**WHAT THIS TASK INVOLVES:** Provide only the number of lines in the records where "postMessage" appears.
########################################
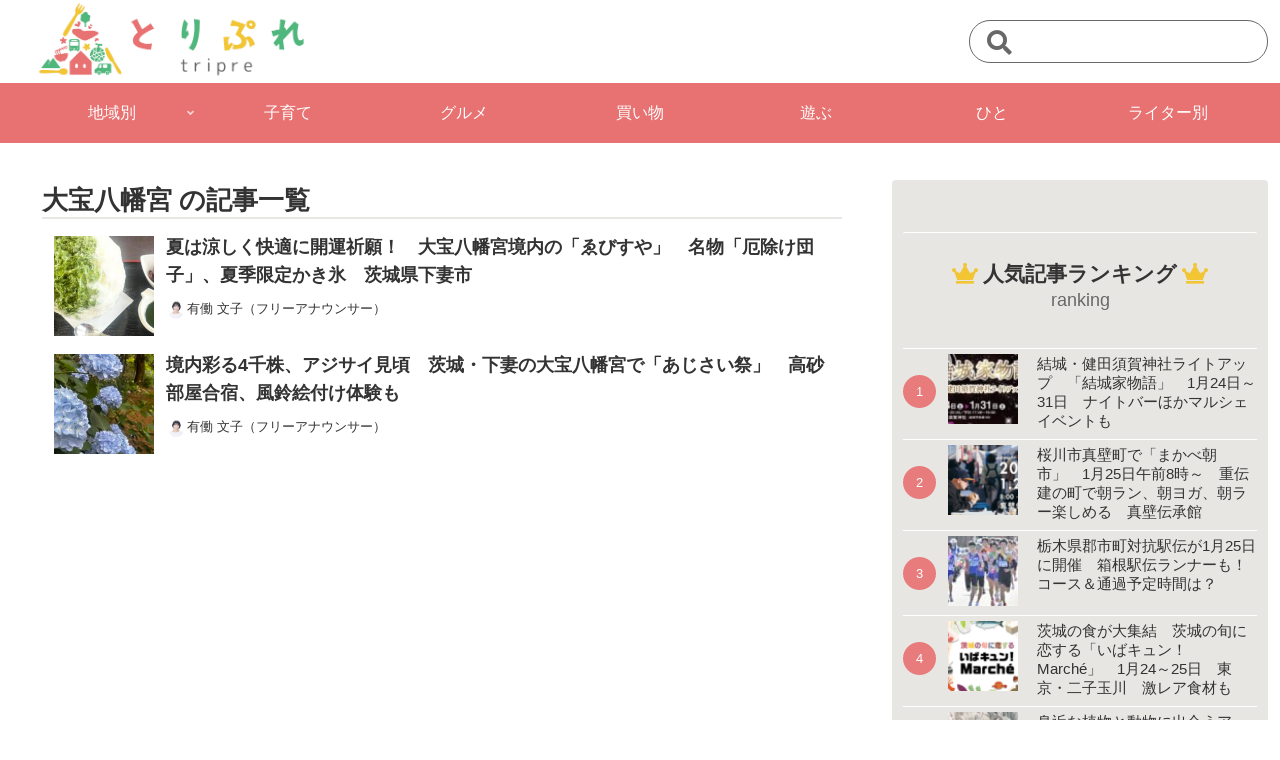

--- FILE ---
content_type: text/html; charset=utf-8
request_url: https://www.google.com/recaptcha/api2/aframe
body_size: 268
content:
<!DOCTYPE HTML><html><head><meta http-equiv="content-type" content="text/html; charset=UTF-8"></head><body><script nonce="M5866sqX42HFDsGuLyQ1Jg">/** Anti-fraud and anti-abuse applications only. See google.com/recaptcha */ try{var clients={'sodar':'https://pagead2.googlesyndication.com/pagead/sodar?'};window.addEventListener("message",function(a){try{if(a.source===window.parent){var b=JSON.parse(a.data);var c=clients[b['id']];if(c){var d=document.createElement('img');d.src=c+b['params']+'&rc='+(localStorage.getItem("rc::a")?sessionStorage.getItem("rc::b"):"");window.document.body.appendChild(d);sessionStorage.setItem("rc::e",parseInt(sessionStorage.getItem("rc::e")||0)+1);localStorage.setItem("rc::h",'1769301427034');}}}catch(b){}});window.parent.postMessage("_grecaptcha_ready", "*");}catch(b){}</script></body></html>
########################################
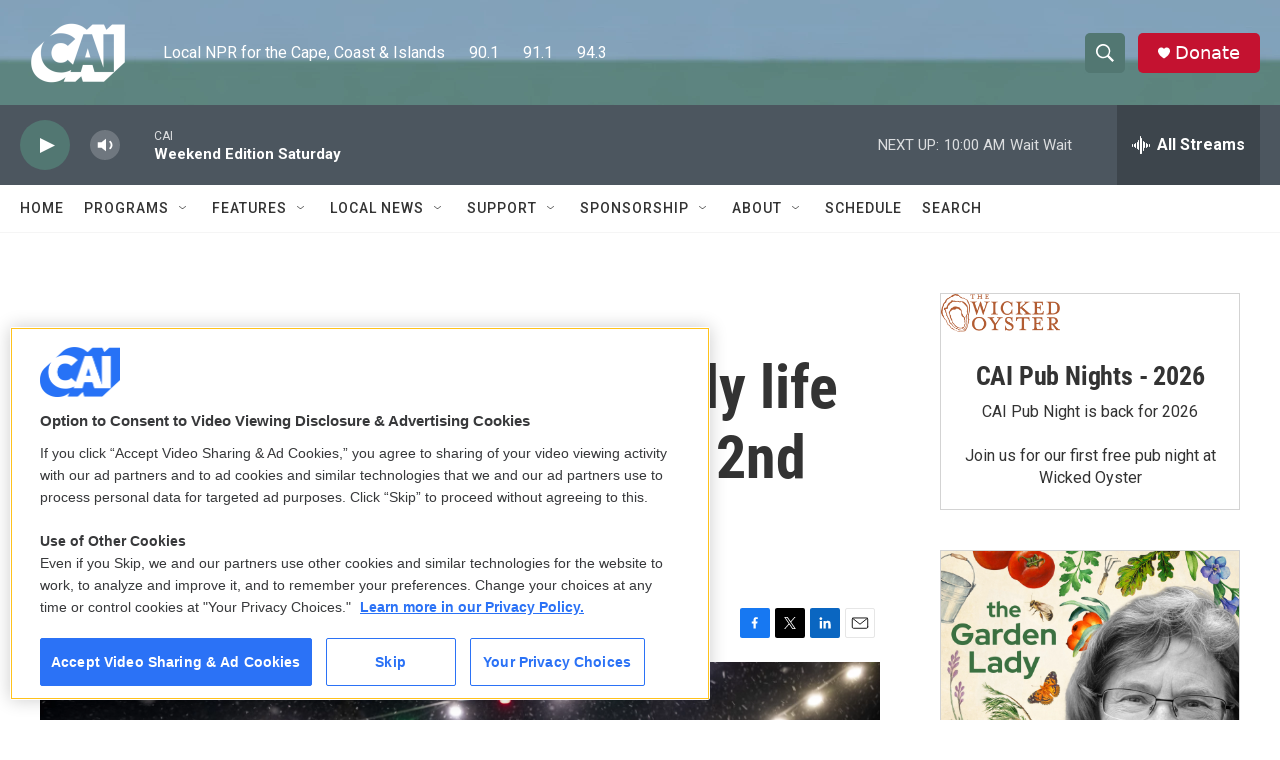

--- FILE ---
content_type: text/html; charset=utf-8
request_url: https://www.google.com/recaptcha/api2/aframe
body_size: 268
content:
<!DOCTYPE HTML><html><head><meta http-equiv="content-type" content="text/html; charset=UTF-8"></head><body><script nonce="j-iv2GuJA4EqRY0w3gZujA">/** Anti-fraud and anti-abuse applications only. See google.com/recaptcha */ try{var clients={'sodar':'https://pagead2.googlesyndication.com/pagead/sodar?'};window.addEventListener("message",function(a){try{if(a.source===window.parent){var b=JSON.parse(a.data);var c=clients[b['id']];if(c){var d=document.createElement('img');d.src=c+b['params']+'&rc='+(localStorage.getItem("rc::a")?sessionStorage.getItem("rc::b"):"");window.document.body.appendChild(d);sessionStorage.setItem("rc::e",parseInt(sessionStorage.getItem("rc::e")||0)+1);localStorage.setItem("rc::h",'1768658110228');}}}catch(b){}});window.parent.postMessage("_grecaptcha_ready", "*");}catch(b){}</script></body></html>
########################################
**EXERCISE ANSWER:** 2